The Afghan


Title:                  The Afghan

Author:                Frederick Forsyth

Forsyth, Frederick (2006). The Afghan. New York: G.P. Putnam’s Sons

LCCN:    2006046357

PR6056.O699 A69 2006b

Summary

  • “When British and American intelligence catch wind of a major Al Qaeda operation in the works, they instantly galvanize–but to do what? They know nothing about it: the what, where, or when. They have no sources in Al Qaeda, and it’s impossible to plant someone. Impossible, unless– The Afghan is Izmat Khan, a five-year prisoner of Guantánamo Bay and a former senior commander of the Taliban. The Afghan is also Colonel Mike Martin, a twenty-five-year veteran of war zones around the world–a dark, lean man born and raised in Iraq. In an attempt to stave off disaster, the intelligence agencies will try to do what no one has ever done before–pass off a Westerner as an Arab among Arabs.–From publisher description.”–From source other than the Library of Congress

Subjects

Date Updated:  December 10, 2015

KIRKUS REVIEW

The Forsyth Formula, al-Qaeda version: A sort of post-9/11 apocalyptic western, this thriller pits White Guys against Black Turbans, the daring forces of freedom versus the jihadi doers of evil.

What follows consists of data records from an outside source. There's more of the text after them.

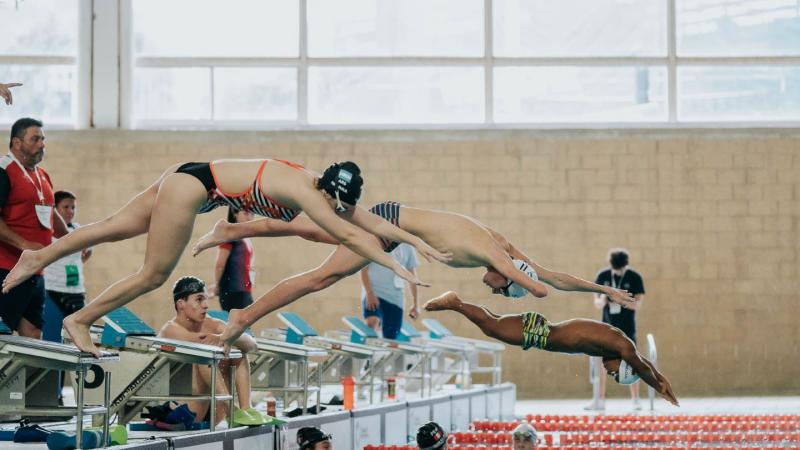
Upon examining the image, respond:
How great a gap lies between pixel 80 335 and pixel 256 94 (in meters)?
10.1

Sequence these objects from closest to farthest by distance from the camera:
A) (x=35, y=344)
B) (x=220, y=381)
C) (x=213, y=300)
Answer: (x=35, y=344), (x=220, y=381), (x=213, y=300)

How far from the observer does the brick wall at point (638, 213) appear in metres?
16.2

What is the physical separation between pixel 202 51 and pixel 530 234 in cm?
481

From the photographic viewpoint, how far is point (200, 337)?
8172 mm

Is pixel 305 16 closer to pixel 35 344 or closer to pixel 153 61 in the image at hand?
pixel 153 61

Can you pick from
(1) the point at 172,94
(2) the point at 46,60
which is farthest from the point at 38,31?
(1) the point at 172,94

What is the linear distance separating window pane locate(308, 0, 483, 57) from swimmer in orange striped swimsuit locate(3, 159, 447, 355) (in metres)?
10.00

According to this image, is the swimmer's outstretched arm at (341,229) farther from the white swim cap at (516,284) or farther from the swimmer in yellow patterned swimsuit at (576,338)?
the swimmer in yellow patterned swimsuit at (576,338)

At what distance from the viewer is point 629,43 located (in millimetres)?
16578

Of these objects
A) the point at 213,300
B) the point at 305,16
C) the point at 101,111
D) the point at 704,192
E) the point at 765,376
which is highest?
the point at 305,16

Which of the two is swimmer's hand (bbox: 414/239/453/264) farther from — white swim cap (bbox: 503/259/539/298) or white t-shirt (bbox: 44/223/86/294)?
white t-shirt (bbox: 44/223/86/294)

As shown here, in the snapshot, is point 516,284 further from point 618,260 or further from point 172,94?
point 172,94

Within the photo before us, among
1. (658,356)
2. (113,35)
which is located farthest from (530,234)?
(113,35)

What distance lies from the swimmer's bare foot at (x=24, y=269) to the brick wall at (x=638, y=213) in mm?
9530
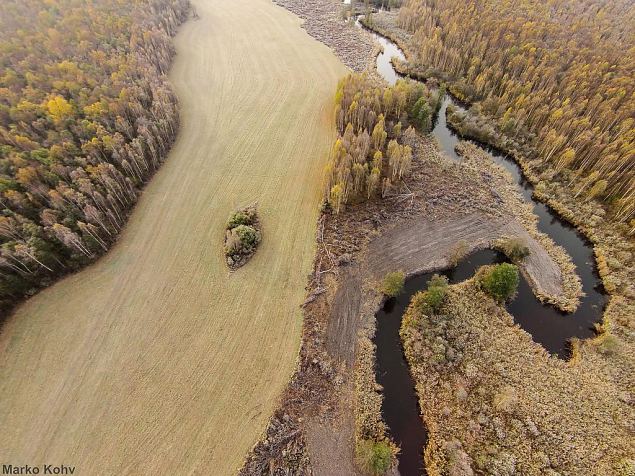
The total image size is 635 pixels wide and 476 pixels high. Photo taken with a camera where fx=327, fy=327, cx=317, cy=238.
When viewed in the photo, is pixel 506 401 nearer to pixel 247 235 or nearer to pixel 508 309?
pixel 508 309

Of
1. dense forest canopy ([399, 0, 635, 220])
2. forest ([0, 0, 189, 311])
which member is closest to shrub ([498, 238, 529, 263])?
dense forest canopy ([399, 0, 635, 220])

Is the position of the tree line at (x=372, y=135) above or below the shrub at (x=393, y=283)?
above

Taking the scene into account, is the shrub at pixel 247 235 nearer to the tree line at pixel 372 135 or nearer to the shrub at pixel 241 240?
the shrub at pixel 241 240

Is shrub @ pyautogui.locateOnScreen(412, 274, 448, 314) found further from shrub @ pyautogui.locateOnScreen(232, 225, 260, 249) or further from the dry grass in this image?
shrub @ pyautogui.locateOnScreen(232, 225, 260, 249)

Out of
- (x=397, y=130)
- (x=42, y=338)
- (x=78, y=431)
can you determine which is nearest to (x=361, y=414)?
(x=78, y=431)

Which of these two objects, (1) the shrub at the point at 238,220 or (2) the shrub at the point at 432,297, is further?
(1) the shrub at the point at 238,220

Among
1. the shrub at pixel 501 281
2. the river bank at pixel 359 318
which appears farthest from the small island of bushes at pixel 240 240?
the shrub at pixel 501 281

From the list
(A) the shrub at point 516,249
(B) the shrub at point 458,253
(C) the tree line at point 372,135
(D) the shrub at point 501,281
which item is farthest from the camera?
(C) the tree line at point 372,135
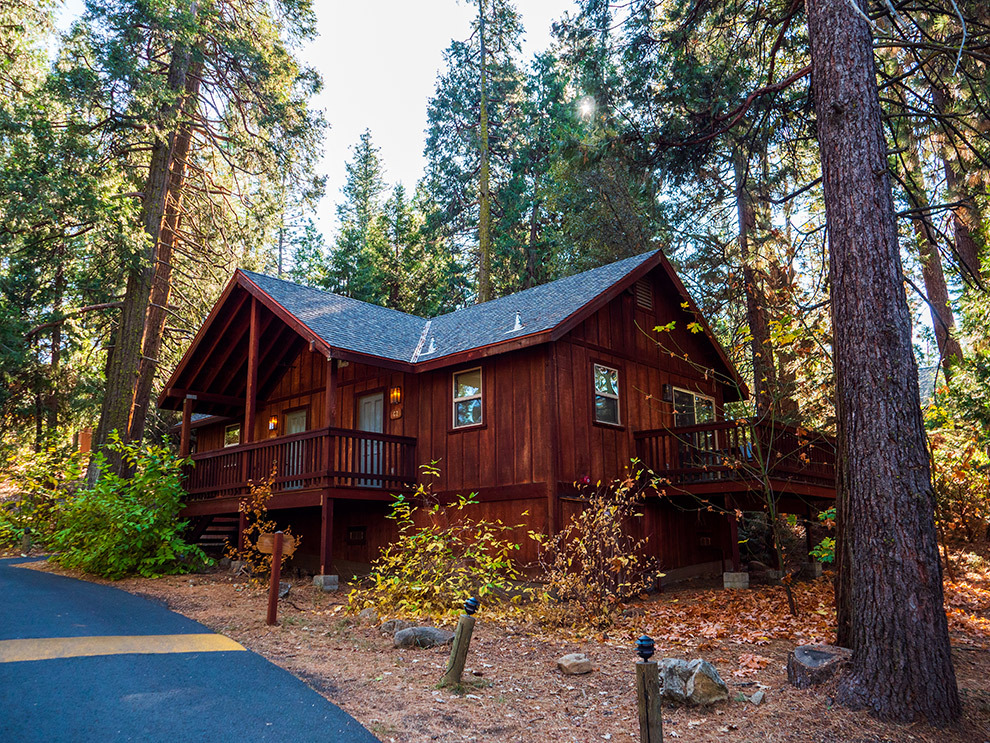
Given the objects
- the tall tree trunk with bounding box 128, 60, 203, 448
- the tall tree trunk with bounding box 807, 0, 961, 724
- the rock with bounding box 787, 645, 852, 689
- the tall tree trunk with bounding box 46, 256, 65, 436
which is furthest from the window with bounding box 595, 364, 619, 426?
the tall tree trunk with bounding box 46, 256, 65, 436

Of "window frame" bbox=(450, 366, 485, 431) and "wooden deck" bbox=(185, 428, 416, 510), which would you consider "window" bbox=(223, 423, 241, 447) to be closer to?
"wooden deck" bbox=(185, 428, 416, 510)

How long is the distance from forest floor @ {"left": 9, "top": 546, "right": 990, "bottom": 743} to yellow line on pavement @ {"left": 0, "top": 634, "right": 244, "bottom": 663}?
450mm

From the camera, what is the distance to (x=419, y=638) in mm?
7582

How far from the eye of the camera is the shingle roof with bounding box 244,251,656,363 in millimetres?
12453

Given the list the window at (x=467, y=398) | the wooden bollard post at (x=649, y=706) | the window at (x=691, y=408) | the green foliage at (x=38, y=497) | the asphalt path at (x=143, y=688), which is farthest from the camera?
the green foliage at (x=38, y=497)

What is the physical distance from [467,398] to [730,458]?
4.77 meters

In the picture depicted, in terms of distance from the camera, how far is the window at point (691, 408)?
49.5 feet

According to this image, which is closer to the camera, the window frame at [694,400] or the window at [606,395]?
the window at [606,395]

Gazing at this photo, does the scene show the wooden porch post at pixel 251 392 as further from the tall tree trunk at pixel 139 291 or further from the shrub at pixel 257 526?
the tall tree trunk at pixel 139 291

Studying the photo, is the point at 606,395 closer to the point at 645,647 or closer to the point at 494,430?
the point at 494,430

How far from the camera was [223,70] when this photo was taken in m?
18.8

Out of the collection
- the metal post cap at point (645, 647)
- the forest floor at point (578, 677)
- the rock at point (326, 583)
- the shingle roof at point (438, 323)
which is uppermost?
the shingle roof at point (438, 323)

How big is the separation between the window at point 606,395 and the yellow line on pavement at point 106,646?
7.46m

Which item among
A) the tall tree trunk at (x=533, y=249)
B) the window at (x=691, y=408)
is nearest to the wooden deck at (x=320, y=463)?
the window at (x=691, y=408)
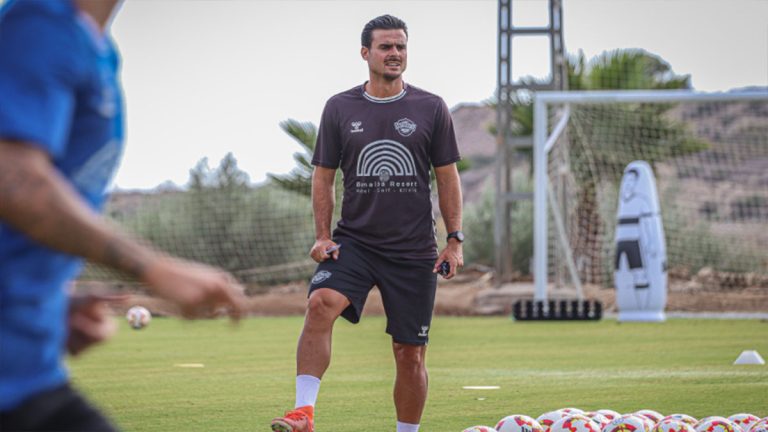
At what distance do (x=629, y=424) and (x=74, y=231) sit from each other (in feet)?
14.3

Should Hasbro ever decide it needs a new G.I. Joe, Mike Martin’s their man. The latest action figure from the Forsyth franchise, he’s a craggy Scot summoned from a wee bit of rest and relaxation at his Hampshire retreat back into the endless global fray. The listening department of Pakistan’s Counter-Terrorism Center has, through cell-phone surveillance, unearthed a plot. One of Osama bin Laden’s financiers has already, clutching his laptop, hurled himself from a balustrade to protect the plans. Hi-tech British cunning retrieves the info, which reveals schemes for “Al Isra,” the biggest potential attack yet. To penetrate al-Qaeda, U.K./U.S. intelligence makes a mole of Martin, passing him off as Izmat Khan, ex-Taliban bigwig serving time in Gitmo. Mirror images of each other, the men are archetypal warriors, Khan a stoic Afghan outraged by the Russian invasion of his country and conned by desperation into bin Laden’s service, Martin a 25-year veteran of killing missions—the Falklands, the Balkans, the Middle East. Plus, passing for Khan is easy for multilingual Martin, son of an oil-company executive stationed in Iraq. He even looks the part: “olive-skinned, black-haired and eyed, lean and very hard of physique.” Martin’s mission earns him martyrdom, but only after all kinds of derring-do involving a ship called The Countess of Richmond, characters screaming “Eject, eject!” and a cameo appearance by John Negroponte.

Gun-club porn—packed with stodgily accurate descriptions of weapons and acronymic slang. Hardly subtle, just bang-bang galore.